- Directions
1. In the budgeting advice, what should someone who pays for cable but wants to pick exactly which movies to watch each month do?
2. Pick up the budgeting advice after its last sentence and keep writing in the same voice.

This is good. You're accumulating about $1200 a year, assuming you manage this rate for at least a year :). That's nothing to sneeze at.

And, alot of Fools recommend saving "something" each month, for a number of reasons.

That doesn't leave me much for food and other expenses that may pop up, plus entertainment. I'm currently looking for ways to cut my expenses, and I know the biggest place is eating out lunches. This is tough, because usually a group from my company goes out every day, and it's often frowned upon if you bow out too many times. But this is a place I can save.

Peer pressure at the workplace can be rough, but, bite the bullet, bag your lunches, and start saving. It makes *such* a difference. You could try being honest and mentioning you have a big load of student debt. If you're working for a startup company, you're *presumably* working with other college-educated folks who are carrying student loans of their own. Present the situation lightly and jokingly enough, and there's a good chance no one would sneer at you for it.

Realistically, I cannot cut out my bi-monthly trips to Half Price Books or the occasional movie or video. These are it for entertainment.

Oh, but, you can :). Libraries are a wonderful thing. If you absolutely *must* buy books, do you also feel you must *keep* them? Between web options and local second-hand bookstores, there are many ways to turn the books you've already read into cash. Do you pay for cable access? If so -- why are you renting movies, also? If you would prefer to control exactly which movies you see in a month, but, you're paying for cable, then, cancel the extra packages.

Give yourself an "allowance" for luxuries/entertainment expenses, and be both realistic and stingy with it. If you want to eat out two or three times a week, then, don't be buying books and renting movies during the same timeframe.

Prioritize. What part(s) of your life, if you gave them up, would feel like "life isn't worth living". I don't mean in a suicidal way -- I mean, what entertainment do you have in your life as a basic necessity of your individual personality. Budget just enough money to cover that in a miserly way.

- Material provided
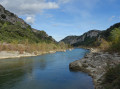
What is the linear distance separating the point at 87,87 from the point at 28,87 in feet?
29.8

- Expected answers
1. Cancel the extra packages.

2.
As a single woman of 38, I would love to think that someday I could afford to go on a real vacation, or even buy a house. That is my dream. I don't need anything big or fancy, but I'd love just to have something of my own. I just don't see it ever happening because of my debt load.

Keep setting aside that $100/month. That's your "someday" money. Yes, if you lose your job, you'll have to tap into it, but, if all goes well, then, you won't. Keep paying down your credit debt and student loans. When you get extra money from the pet-sitting, mail it off in an extra payment to whatever debt you're chiselling away at first.

Lower your expectations. Everyone *wants* to be able to impulse buy, have a new house and car, set aside a generous "nest egg" and retirement fund, *and* remain 'debt-free'. As American society shows, that doesn't work. From your initial post, you didn't sound like you're in any sort of crisis situation, and the student loans are the most significant part of your debt. Pay off the credit cards, and then snowball those extra payments into the student loans. Look for ways to reduce your expenses. Send those savings on to the student loan people.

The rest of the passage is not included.